*THE TASK*.
Retype, without changes or pictures, only the lines that begin at the one containing "Test de la pédale" and end at the last line of the records that follow.

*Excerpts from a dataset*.
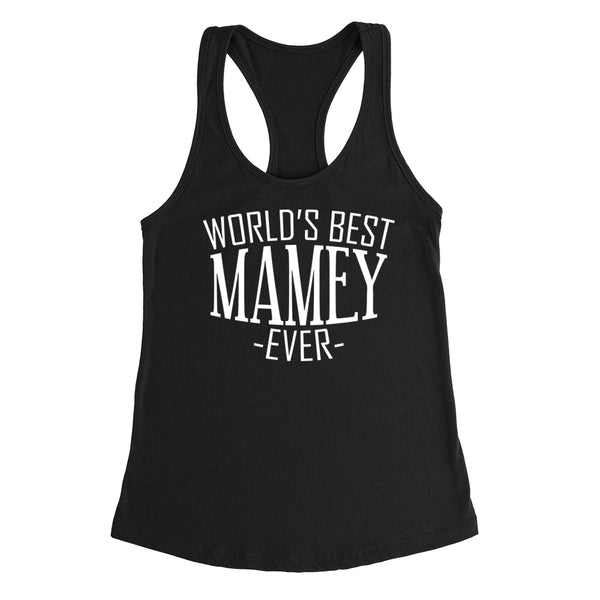 World's best mamey ever  family mother's day birthday christmas  gift ideas  best grandma  grandmother  Ladies  Racerback Tank Top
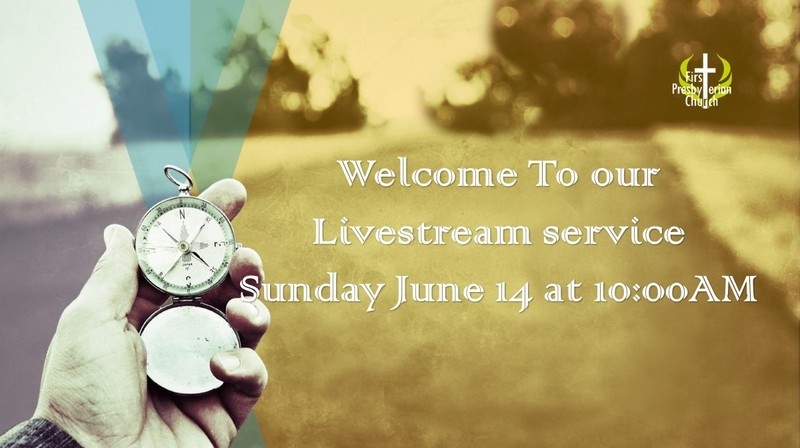 Sunday June 14 Livestream Service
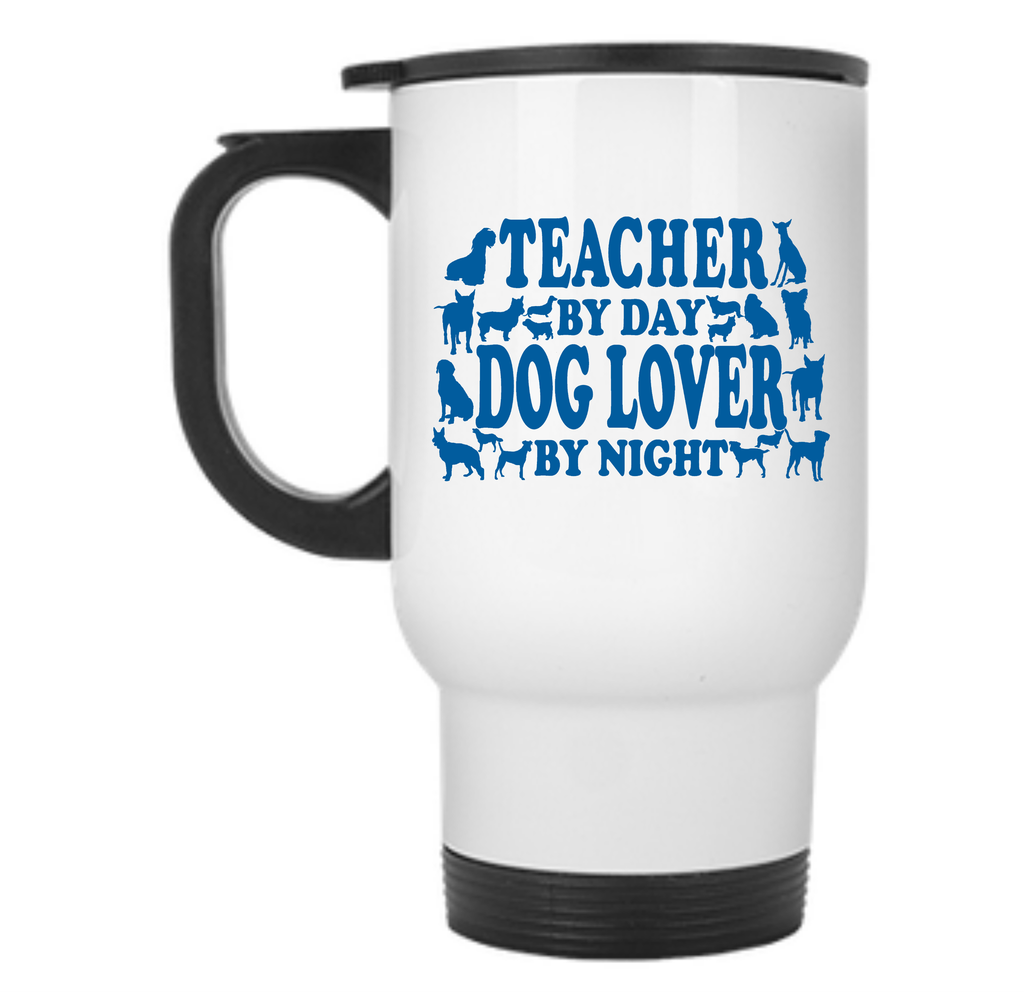 Teacher By Day Dog Lover By Night Travel Mug - TeachersLoungeShop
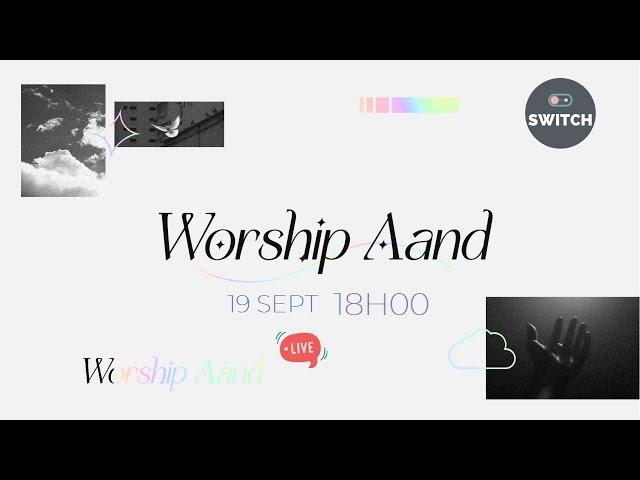 Switch Worship Aand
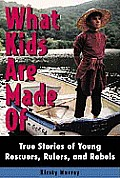What Kids Are Made of: True Stores of Young Rescuers, Rulers and Rebels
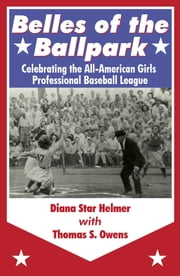 Belles of the Ballpark ebook by Diana Star Helmer, Thomas S. Owens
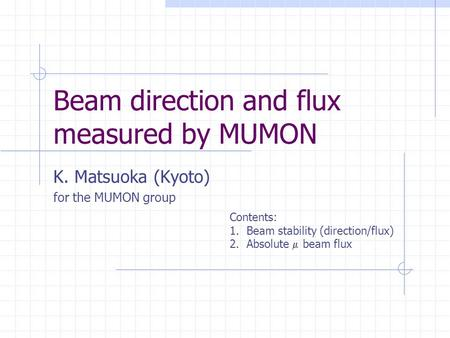 Beam direction and flux measured by MUMON K. Matsuoka (Kyoto) for the MUMON group Contents: 1.Beam stability (direction/flux) 2.Absolute  beam flux.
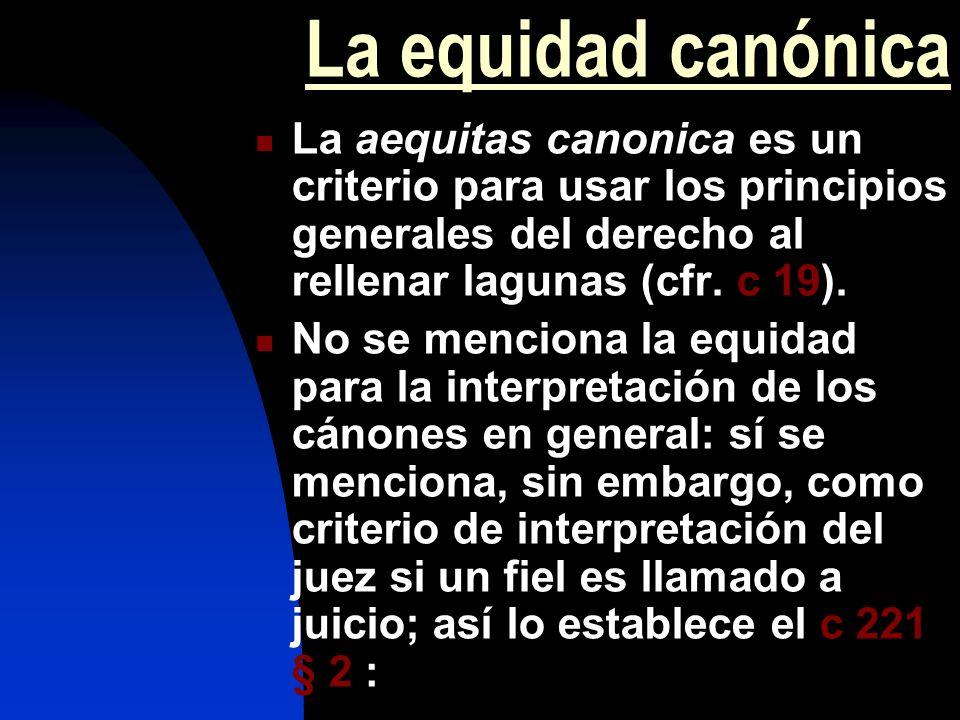 La equidad canónica La aequitas canonica es un criterio para usar los principios generales del derecho al rellenar lagunas (cfr. c 19). No se menciona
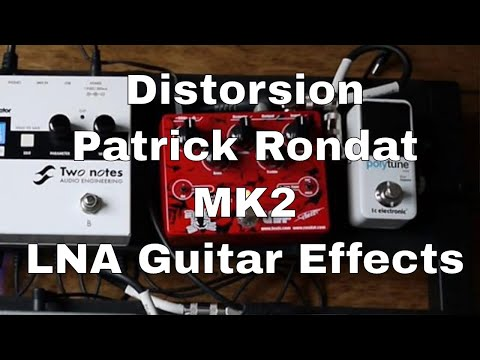 Test de la pédale de distorsion LNA Signature Patrick Rondat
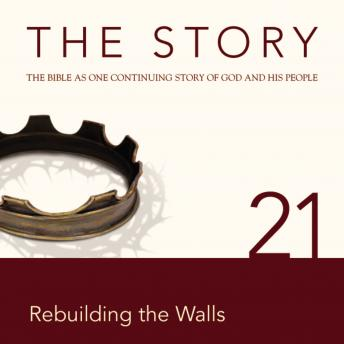 NIV, The Story: Chapter 21 - Rebuilding the Walls, Audio Download, Zondervan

*RESPONSE TO THIS EXERCISE*.
 Test de la pédale de distorsion LNA Signature Patrick Rondat
 NIV, The Story: Chapter 21 - Rebuilding the Walls, Audio Download, Zondervan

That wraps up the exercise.